BEGIN EXCERPT

Running Spark in yarn-client mode on a MapR cluster with your Windows based laptop

Introduction

Every now and then there’s a challenge at hand. I recently came across one, luckily. Someone made the decision to hand out a Windows based laptop to a promising data scientist. All the data scientists I have met so far want to run their stuff on Linux or Mac, or at least something that gives them a native ‘Unix’ prompt. The laptop is hardware encrypted with a locked bios, so the chances on getting a dual boot running were slim. Having only 4GB of memory did not give us a feasible virtual machine option either. So, Windows it is. Funny thing was, I have always wanted to get a ‘guest-laptop’ to be able to run jobs on a remote cluster, without having to do log in to the cluster itself.

Of course, there are a couple of prerequisites to get this up and running. For instance, the cluster must be ‘open’ to the laptop; the latter must be able to connect to a variety of ports. For the sake of this setup I assume that the cluster is not locked down from ‘impersonating’ the running Hadoop user. Your cluster may require different setup so your mileage may vary.

At the customer’s site is a MapR 5.2 development cluster that we are allowed to use to build models and transform big amounts of data. That MapR cluster will be our target to run (eventually) a pyspark session on. Please bear in mind that this is a locally installed cluster. There are a lot of problems to achieve the below when running on (f.i.) AWS due to the ‘reverse-nat-like’ network setup with this service provider. Believe me, I have tried different tunneling- and socks options but all to no avail. If someone can enlighten me, please do.

END EXCERPT

** ASSIGNMENT **
Pick up the write-up on running Spark from a Windows laptop against a MapR cluster right after its last sentence, and keep going. The rows that come next are from a different source and have nothing to do with the Spark setup write-up.

BEGIN LISTED ENTRIES

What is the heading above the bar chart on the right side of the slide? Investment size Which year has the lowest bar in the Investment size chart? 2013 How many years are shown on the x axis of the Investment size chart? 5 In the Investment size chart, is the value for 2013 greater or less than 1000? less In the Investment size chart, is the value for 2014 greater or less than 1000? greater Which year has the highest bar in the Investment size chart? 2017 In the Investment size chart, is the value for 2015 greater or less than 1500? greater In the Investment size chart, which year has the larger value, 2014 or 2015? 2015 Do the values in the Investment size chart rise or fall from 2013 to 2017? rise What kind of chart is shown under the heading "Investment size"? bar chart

END LISTED ENTRIES
BEGIN LISTED ENTRIES

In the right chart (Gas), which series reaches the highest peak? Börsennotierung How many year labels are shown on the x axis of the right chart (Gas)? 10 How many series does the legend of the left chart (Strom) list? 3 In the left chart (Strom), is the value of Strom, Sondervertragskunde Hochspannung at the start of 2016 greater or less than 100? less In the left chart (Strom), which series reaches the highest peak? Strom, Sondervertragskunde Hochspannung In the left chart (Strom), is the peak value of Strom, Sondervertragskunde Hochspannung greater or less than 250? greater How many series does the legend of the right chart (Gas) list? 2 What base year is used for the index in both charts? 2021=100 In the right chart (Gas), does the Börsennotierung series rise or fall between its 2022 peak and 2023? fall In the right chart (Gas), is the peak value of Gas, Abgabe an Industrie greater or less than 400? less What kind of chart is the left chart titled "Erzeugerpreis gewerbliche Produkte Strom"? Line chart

END LISTED ENTRIES

** OUTPUT FOR THIS TASK **
For various reasons we (still) use Spark 1.6.1. I have not tested the below with Spark 2 but I already know it will be different due to the absence of the spark assembly jar in the later versions.

So to summarize this is what you’ll need

An installed MapR 5.2 cluster with MEP 1.1 (Spark 1.6.1)
The shiny new Windows laptop that ‘was not to be’. I assume a 64-bit install.
Some patience if it does not run at first startup

Let’s go
As a first step, you are required to download a couple of files you’ll need to setup your client

The MapR 5.2 Windows client package at mapr-client-5.2.0.39122GA-1.amd64.zip. Installation of the MapR cluster is out of scope of this post.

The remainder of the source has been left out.